My second guest author post today is by the very intriguing Margaret Morton Kirk, a writer living and working in her home town of Inverness. She has written a number of short stories, one of which, ‘Still Life’, was runner-up in the ‘Bloody Scotland’ short story competition in 2015. It was later adapted for radio and broadcast on Radio 4 as part of its ‘Scottish Shorts’ series.
‘The Seal Singers’, a semi-mythic tale set in Orkney, won third prize in the 2016 Mslexia short story competition. And ‘Coming Home’, a chilling insight into one family’s fragmented past, was published in the Tales from Elsewhere anthology.
Her debut novel, ‘Shadow Man’ is set in Inverness and is the first in a planned series featuring ex-Met DI Lukas Mahler. It is due to be published by Orion in July 2017.
Here, Margaret gives us some very helpful advice about writing the dreaded synopsis for a book…something I definitely struggled with!
Synopsis is a four-letter word…
Well, not literally…even my maths isn’t that bad. But whatever kind of writer you are, it’s a safe bet that writing a synopsis is your least favourite part of getting ready to submit your work. When I first thought about entering the Good Housekeeping novel competition, I wasn’t too worried about sending off the first couple of chapters—I’d worked hard on them and thought they were probably pretty much there. The synopsis, though…I spent a ridiculous amount of time drafting and re-drafting, and even once I’d sent it off, I couldn’t help thinking it could have been so much better. But should crafting a synopsis really be such hard work?
On the face of it, synopsis-writing doesn’t seem that daunting. Most agents tend to prefer brevity (with good reason, given the number of submissions they receive each week) so in theory, all you need to do is write a concise but compelling summary of your book, in 500-700 words. How hard can it be? After all, you’ve already written 90,000 or so…
And that’s part of the problem, of course. You’ve probably toiled over your novel for several months, maybe years. You’ve re-drafted, re-examined every word choice, and it’s now as good as you can make it. You’re feeling endlessly chuffed for even finishing the wretched thing, for heaven’s sake…and now you need to compress the essence of those 90,000 words into a page or less (and no cheating with the margins or tiny fonts, in case you’re tempted).
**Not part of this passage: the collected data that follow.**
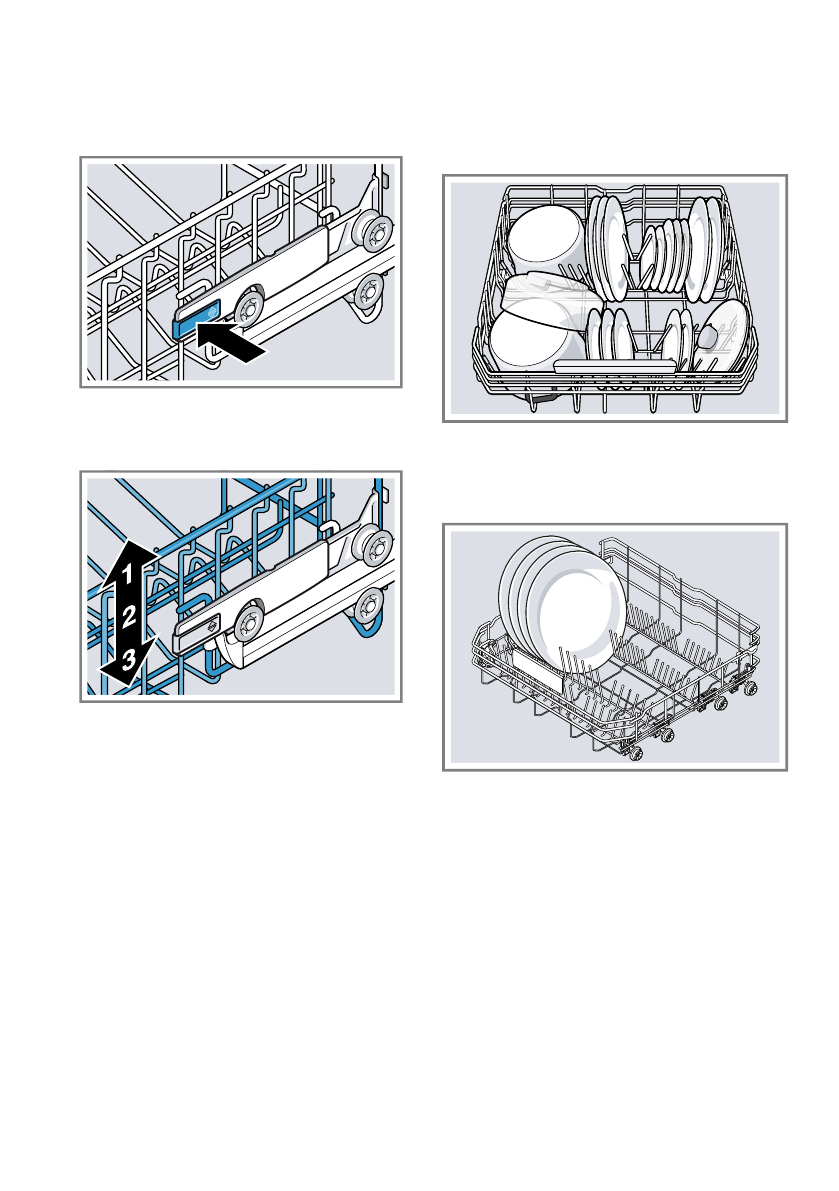 1
2
3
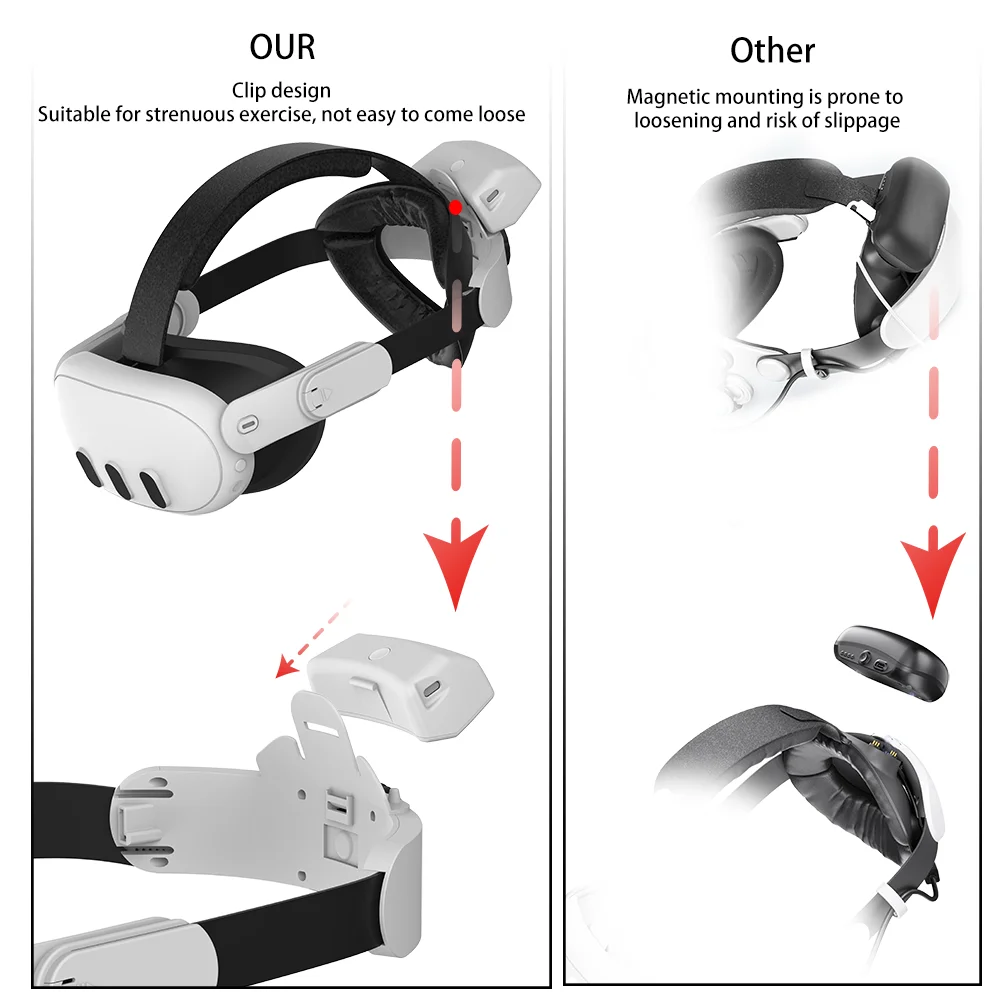 OUR

Clip design
Suitable for strenuous exercise, not easy to come loose

Other

Magnetic mounting is prone to loosening and risk of slippage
It’s as though your imagination’s being forced to hold a closing-down sale. Everything must go, all the plot intricacies, the character nuances you’ve worked so hard on, and what you’re left with looks like…well, not very much. Certainly, nothing that would tempt you to ask to see more, so how can it possibly work any magic on an agent?
Well, there are two things to bear in mind. Firstly, I’ve attended writing events across the UK, and the consensus amongst the agents I’ve spoken to is that they won’t usually turn to the synopsis first. They’ll have a look at your writing and your cover letter, to decide a) if you can string two words together and b) if you sound like someone they could possibly work with. If they’ve done this and are getting good vibes so far, then they’ll turn to your synopsis. They’ll do this to make sure that the clever premise and vivid writing of your first chapter don’t lead to a surprise intervention from little green men in chapter 28.
Secondly—and I wish I’d known this earlier—you don’t need to tell them everything in the synopsis. The main plot thread, of course, and the events leading to the denouement, and the ending, absolutely…but you don’t need to detail every twist and turn along the way. If you do, unless your novel is linear and simple in structure, you risk getting bogged down in unnecessary and confusing detail. You need to give the essence of your story, not chapter and verse.
Sound easy? Didn’t think so. But fear not, there is help out there: I’ve found the wise and sensible Emma Darwin’s blog a source of invaluable help on all matters technical. And Write a Great Synopsis by Nicola Morgan is a handy little eBook you won’t want to be without.
Follow their guidelines, and writing your synopsis needn’t be the carpet-chewing trauma that mine became…best of luck!